The second similarity struck me when I was drawing a power curve around an actor’s shirt in order to adjust its colour separately from the rest of the image. I was reminded of this image from Painting with Light, John Alton’s seminal 1949 work on cinematography…
The chin scrim is a U-shaped scrim… used to cut the light off hot white collars worn with black dinner jackets.
It’s hard for a modern cinematographer to imagine blocking static enough for such a scrim to be useful, or indeed a schedule generous enough to permit the setting-up of such an esoteric tool. But this was how you did a power window in 1949: in camera.

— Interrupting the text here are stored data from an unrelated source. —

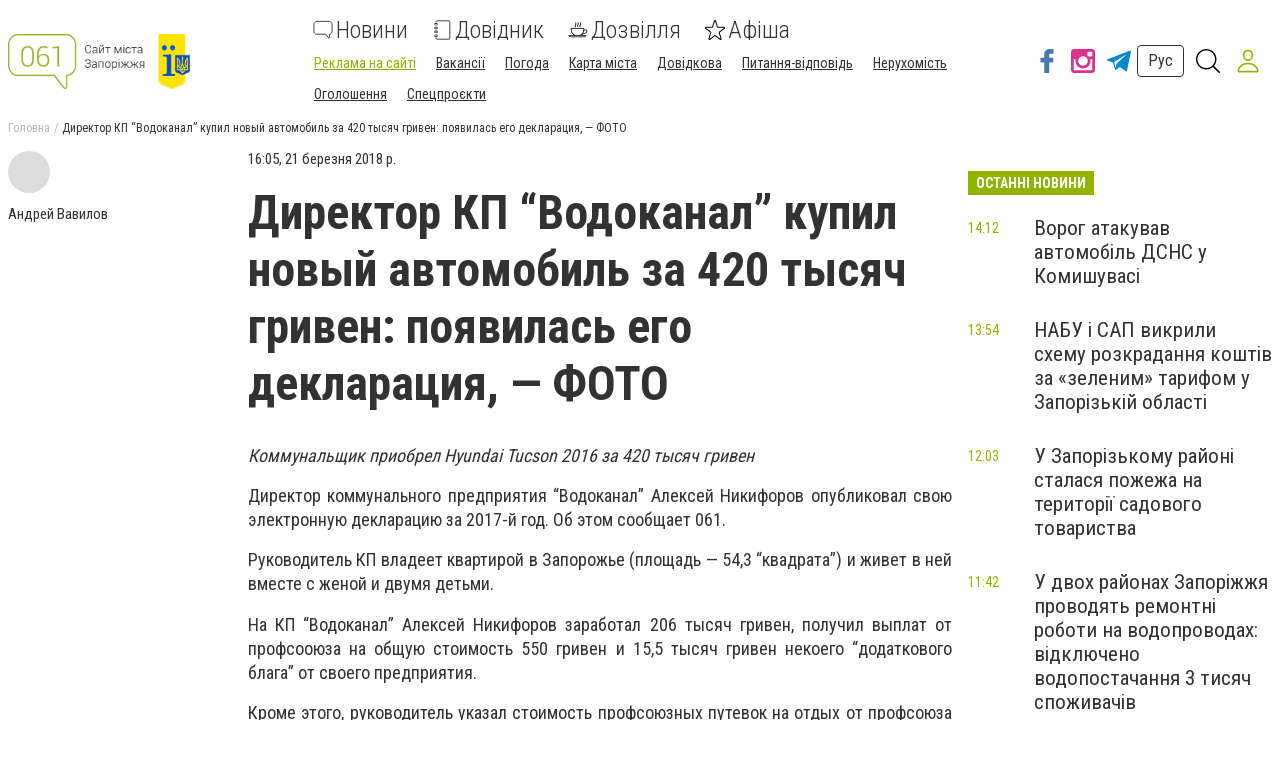

--- FILE ---
content_type: application/javascript; charset=UTF-8
request_url: https://www.061.ua/1-es2015.0f2c41b4b12f479dcb2a.js
body_size: 1304
content:
(window.webpackJsonp=window.webpackJsonp||[]).push([[1],{"8NUZ":function(a,e,t){"use strict";t.d(e,"a",(function(){return R}));var r=t("fXoL"),c=t("ofXK"),d=t("tyNb"),o=t("wf0l"),u=t("GQzd"),b=t("U9Oy"),s=t("UBAy"),i=t("MlV6"),n=t("q2jt"),p=t("Tj+J"),f=t("yApx"),v=t("PGyc"),l=t("Zivq"),y=t("J/4d"),j=t("4DlN"),m=t("p9Pj"),O=t("VDON"),N=t("Y6Wm"),X=t("/ACT"),w=t("dam5"),I=t("QauM"),A=t("13ou"),q=t("JUSj"),D=t("INbW"),B=t("7Yz4"),L=t("QNIm"),V=t("3Adg"),F=t("y5FN"),z=t("X2cd"),T=t("pI7v"),G=t("HLmT"),J=t("eLTN"),Q=t("XhrQ"),U=t("r//d"),Y=t("Xiot"),g=t("otbX"),Z=t("AMXB"),M=t("qDyL"),k=t("9a0I"),x=t("iOsp"),P=t("2FYO"),W=t("p3ot"),h=t("ZwN2"),S=t("qy30"),H=t("11ml"),C=t("nL8Z"),K=t("bsIB"),E=t("OevD");let R=(()=>{class a{}return a.\u0275mod=r.wc({type:a}),a.\u0275inj=r.vc({factory:function(e){return new(e||a)},providers:[{provide:Object(r.cb)(()=>u.i),useValue:u.i},{provide:Object(r.cb)(()=>u.l),useValue:u.l},{provide:Object(r.cb)(()=>u.z),useValue:u.z},{provide:Object(r.cb)(()=>u.f),useValue:u.f},{provide:Object(r.cb)(()=>u.t),useValue:u.t},{provide:Object(r.cb)(()=>u.w),useValue:u.w}],imports:[[c.c,b.a,d.h,o.b]]}),a})();r.rd(u.i,[c.r,c.s,c.t,c.u,c.B,c.x,c.y,c.z,c.A,c.v,c.w,s.a,i.a,n.a,p.a,f.a,v.a,l.a,y.a,j.a,m.a,O.a,N.a,X.a,w.a,I.a,A.a,q.a,D.a,B.a,L.a,V.a,F.a,z.a,T.a,G.a,J.a,Q.a,U.a,Y.a,g.a,Z.a,M.a,k.a,x.a,P.a,W.d,W.c,W.b,W.a,h.a,S.a,H.a,C.a,K.a,d.i,d.e,d.g,d.f,d.k,o.a,u.d,u.i,u.l,u.p,u.z,u.t,u.w,u.f],[c.b,c.I,c.q,c.l,c.F,c.g,c.D,c.G,c.d,c.f,c.j,c.k,c.m,E.a]),r.rd(u.z,[c.r,c.s,c.t,c.u,c.B,c.x,c.y,c.z,c.A,c.v,c.w,s.a,i.a,n.a,p.a,f.a,v.a,l.a,y.a,j.a,m.a,O.a,N.a,X.a,w.a,I.a,A.a,q.a,D.a,B.a,L.a,V.a,F.a,z.a,T.a,G.a,J.a,Q.a,U.a,Y.a,g.a,Z.a,M.a,k.a,x.a,P.a,W.d,W.c,W.b,W.a,h.a,S.a,H.a,C.a,K.a,d.i,d.e,d.g,d.f,d.k,o.a,u.d,u.i,u.l,u.p,u.z,u.t,u.w,u.f],[c.b,c.I,c.q,c.l,c.F,c.g,c.D,c.G,c.d,c.f,c.j,c.k,c.m,E.a])},DIA1:function(a,e,t){"use strict";t.d(e,"a",(function(){return _}));var r=t("fXoL"),c=t("ofXK"),d=t("wf0l"),o=t("XGsO"),u=t("s1DB"),b=t("U9Oy"),s=t("s8G/"),i=t("UBAy"),n=t("MlV6"),p=t("q2jt"),f=t("Tj+J"),v=t("yApx"),l=t("PGyc"),y=t("Zivq"),j=t("J/4d"),m=t("4DlN"),O=t("p9Pj"),N=t("VDON"),X=t("Y6Wm"),w=t("/ACT"),I=t("dam5"),A=t("QauM"),q=t("13ou"),D=t("JUSj"),B=t("INbW"),L=t("7Yz4"),V=t("QNIm"),F=t("3Adg"),z=t("y5FN"),T=t("X2cd"),G=t("pI7v"),J=t("HLmT"),Q=t("eLTN"),U=t("XhrQ"),Y=t("r//d"),g=t("Xiot"),Z=t("otbX"),M=t("AMXB"),k=t("qDyL"),x=t("9a0I"),P=t("iOsp"),W=t("2FYO"),h=t("p3ot"),S=t("ZwN2"),H=t("qy30"),C=t("11ml"),K=t("nL8Z"),E=t("bsIB"),R=t("sYmb"),$=t("OevD");let _=(()=>{class a{}return a.\u0275mod=r.wc({type:a}),a.\u0275inj=r.vc({factory:function(e){return new(e||a)},providers:[{provide:Object(r.cb)(()=>u.d),useValue:u.d},{provide:Object(r.cb)(()=>u.s),useValue:u.s},{provide:Object(r.cb)(()=>u.v),useValue:u.v},{provide:Object(r.cb)(()=>u.f),useValue:u.f},{provide:Object(r.cb)(()=>u.q),useValue:u.q}],imports:[[c.c,b.a,b.a,d.b,s.b,o.d]]}),a})();r.rd(u.v,[c.r,c.s,c.t,c.u,c.B,c.x,c.y,c.z,c.A,c.v,c.w,i.a,n.a,p.a,f.a,v.a,l.a,y.a,j.a,m.a,O.a,N.a,X.a,w.a,I.a,A.a,q.a,D.a,B.a,L.a,V.a,F.a,z.a,T.a,G.a,J.a,Q.a,U.a,Y.a,g.a,Z.a,M.a,k.a,x.a,P.a,W.a,h.d,h.c,h.b,h.a,S.a,H.a,C.a,K.a,E.a,d.a,R.b,o.b,u.v,u.j,u.s,u.d,u.q,u.f,u.b],[c.b,c.I,c.q,c.l,c.F,c.g,c.D,c.G,c.d,c.f,c.j,c.k,c.m,$.a,R.d]),r.rd(u.f,[c.r,c.s,c.t,c.u,c.B,c.x,c.y,c.z,c.A,c.v,c.w,i.a,n.a,p.a,f.a,v.a,l.a,y.a,j.a,m.a,O.a,N.a,X.a,w.a,I.a,A.a,q.a,D.a,B.a,L.a,V.a,F.a,z.a,T.a,G.a,J.a,Q.a,U.a,Y.a,g.a,Z.a,M.a,k.a,x.a,P.a,W.a,h.d,h.c,h.b,h.a,S.a,H.a,C.a,K.a,E.a,d.a,R.b,o.b,u.v,u.j,u.s,u.d,u.q,u.f,u.b],[c.b,c.I,c.q,c.l,c.F,c.g,c.D,c.G,c.d,c.f,c.j,c.k,c.m,$.a,R.d])},HUSX:function(a,e,t){"use strict";t.d(e,"a",(function(){return R}));var r=t("fXoL"),c=t("ofXK"),d=t("nFFm"),o=t("U9Oy"),u=t("s8G/"),b=t("UBAy"),s=t("MlV6"),i=t("q2jt"),n=t("Tj+J"),p=t("yApx"),f=t("PGyc"),v=t("Zivq"),l=t("J/4d"),y=t("4DlN"),j=t("p9Pj"),m=t("VDON"),O=t("Y6Wm"),N=t("/ACT"),X=t("dam5"),w=t("QauM"),I=t("13ou"),A=t("JUSj"),q=t("INbW"),D=t("7Yz4"),B=t("QNIm"),L=t("3Adg"),V=t("y5FN"),F=t("X2cd"),z=t("pI7v"),T=t("HLmT"),G=t("eLTN"),J=t("XhrQ"),Q=t("r//d"),U=t("Xiot"),Y=t("otbX"),g=t("AMXB"),Z=t("qDyL"),M=t("9a0I"),k=t("iOsp"),x=t("2FYO"),P=t("p3ot"),W=t("ZwN2"),h=t("qy30"),S=t("11ml"),H=t("nL8Z"),C=t("bsIB"),K=t("sYmb"),E=t("OevD");let R=(()=>{class a{}return a.\u0275mod=r.wc({type:a}),a.\u0275inj=r.vc({factory:function(e){return new(e||a)},providers:[{provide:Object(r.cb)(()=>d.d),useValue:d.d}],imports:[[c.c,o.a,u.b]]}),a})();r.rd(d.d,[c.r,c.s,c.t,c.u,c.B,c.x,c.y,c.z,c.A,c.v,c.w,b.a,s.a,i.a,n.a,p.a,f.a,v.a,l.a,y.a,j.a,m.a,O.a,N.a,X.a,w.a,I.a,A.a,q.a,D.a,B.a,L.a,V.a,F.a,z.a,T.a,G.a,J.a,Q.a,U.a,Y.a,g.a,Z.a,M.a,k.a,x.a,P.d,P.c,P.b,P.a,W.a,h.a,S.a,H.a,C.a,K.b,d.d,d.j],[c.b,c.I,c.q,c.l,c.F,c.g,c.D,c.G,c.d,c.f,c.j,c.k,c.m,E.a,K.d])},k108:function(a,e,t){"use strict";t.d(e,"a",(function(){return K}));var r=t("fXoL"),c=t("ofXK"),d=t("PLBQ"),o=t("U9Oy"),u=t("UBAy"),b=t("MlV6"),s=t("q2jt"),i=t("Tj+J"),n=t("yApx"),p=t("PGyc"),f=t("Zivq"),v=t("J/4d"),l=t("4DlN"),y=t("p9Pj"),j=t("VDON"),m=t("Y6Wm"),O=t("/ACT"),N=t("dam5"),X=t("QauM"),w=t("13ou"),I=t("JUSj"),A=t("INbW"),q=t("7Yz4"),D=t("QNIm"),B=t("3Adg"),L=t("y5FN"),V=t("X2cd"),F=t("pI7v"),z=t("HLmT"),T=t("eLTN"),G=t("XhrQ"),J=t("r//d"),Q=t("Xiot"),U=t("otbX"),Y=t("AMXB"),g=t("qDyL"),Z=t("9a0I"),M=t("iOsp"),k=t("2FYO"),x=t("p3ot"),P=t("ZwN2"),W=t("qy30"),h=t("11ml"),S=t("nL8Z"),H=t("bsIB"),C=t("OevD");let K=(()=>{class a{}return a.\u0275mod=r.wc({type:a}),a.\u0275inj=r.vc({factory:function(e){return new(e||a)},providers:[{provide:Object(r.cb)(()=>d.f),useValue:d.f},{provide:Object(r.cb)(()=>d.c),useValue:d.c}],imports:[[c.c,o.a]]}),a})();r.rd(d.f,[c.r,c.s,c.t,c.u,c.B,c.x,c.y,c.z,c.A,c.v,c.w,u.a,b.a,s.a,i.a,n.a,p.a,f.a,v.a,l.a,y.a,j.a,m.a,O.a,N.a,X.a,w.a,I.a,A.a,q.a,D.a,B.a,L.a,V.a,F.a,z.a,T.a,G.a,J.a,Q.a,U.a,Y.a,g.a,Z.a,M.a,k.a,x.d,x.c,x.b,x.a,P.a,W.a,h.a,S.a,H.a,d.f,d.c],[c.b,c.I,c.q,c.l,c.F,c.g,c.D,c.G,c.d,c.f,c.j,c.k,c.m,C.a]),r.rd(d.c,[c.r,c.s,c.t,c.u,c.B,c.x,c.y,c.z,c.A,c.v,c.w,u.a,b.a,s.a,i.a,n.a,p.a,f.a,v.a,l.a,y.a,j.a,m.a,O.a,N.a,X.a,w.a,I.a,A.a,q.a,D.a,B.a,L.a,V.a,F.a,z.a,T.a,G.a,J.a,Q.a,U.a,Y.a,g.a,Z.a,M.a,k.a,x.d,x.c,x.b,x.a,P.a,W.a,h.a,S.a,H.a,d.f,d.c],[c.b,c.I,c.q,c.l,c.F,c.g,c.D,c.G,c.d,c.f,c.j,c.k,c.m,C.a])},zhBS:function(a,e,t){"use strict";t.d(e,"a",(function(){return R}));var r=t("fXoL"),c=t("ofXK"),d=t("wf0l"),o=t("tyNb"),u=t("WI3F"),b=t("U9Oy"),s=t("UBAy"),i=t("MlV6"),n=t("q2jt"),p=t("Tj+J"),f=t("yApx"),v=t("PGyc"),l=t("Zivq"),y=t("J/4d"),j=t("4DlN"),m=t("p9Pj"),O=t("VDON"),N=t("Y6Wm"),X=t("/ACT"),w=t("dam5"),I=t("QauM"),A=t("13ou"),q=t("JUSj"),D=t("INbW"),B=t("7Yz4"),L=t("QNIm"),V=t("3Adg"),F=t("y5FN"),z=t("X2cd"),T=t("pI7v"),G=t("HLmT"),J=t("eLTN"),Q=t("XhrQ"),U=t("r//d"),Y=t("Xiot"),g=t("otbX"),Z=t("AMXB"),M=t("qDyL"),k=t("9a0I"),x=t("iOsp"),P=t("2FYO"),W=t("p3ot"),h=t("ZwN2"),S=t("qy30"),H=t("11ml"),C=t("nL8Z"),K=t("bsIB"),E=t("OevD");let R=(()=>{class a{}return a.\u0275mod=r.wc({type:a}),a.\u0275inj=r.vc({factory:function(e){return new(e||a)},providers:[{provide:Object(r.cb)(()=>u.e),useValue:u.e}],imports:[[c.c,d.b,o.h,b.a]]}),a})();r.rd(u.e,[c.r,c.s,c.t,c.u,c.B,c.x,c.y,c.z,c.A,c.v,c.w,d.a,o.i,o.e,o.g,o.f,o.k,s.a,i.a,n.a,p.a,f.a,v.a,l.a,y.a,j.a,m.a,O.a,N.a,X.a,w.a,I.a,A.a,q.a,D.a,B.a,L.a,V.a,F.a,z.a,T.a,G.a,J.a,Q.a,U.a,Y.a,g.a,Z.a,M.a,k.a,x.a,P.a,W.d,W.c,W.b,W.a,h.a,S.a,H.a,C.a,K.a,u.e],[c.b,c.I,c.q,c.l,c.F,c.g,c.D,c.G,c.d,c.f,c.j,c.k,c.m,E.a])}}]);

Sometimes I’ve thought that modern grading, particularly secondaries (which target only specific areas of the image) are unnecessary; after all, we got through a century of cinema just fine without them. But in a world where DPs don’t have the time to set up chin scrims, and can’t possibly expect a spark to follow an actor around with one, adding one in post is a great solution. Our cameras might have more dynamic range than 1940s film stock, meaning that that white collar probably won’t blow out, but we certainly don’t want it distracting the eye in the final grade.
Like I said in my previous post, what digital grading does so well are adjustments of emphasis. This is not to belittle the process at all. Those adjustments of emphasis make a huge difference. And while the laws of physics mean that a scene can’t feasibly be relit in post, they also mean that a chin scrim can’t feasibly follow an actor around a set, and you can’t realistically brighten an actor’s face with a follow spot.
What I’m trying to say is, do what’s possible on set, and do what’s impossible in post. This is how lighting and grading work in harmony.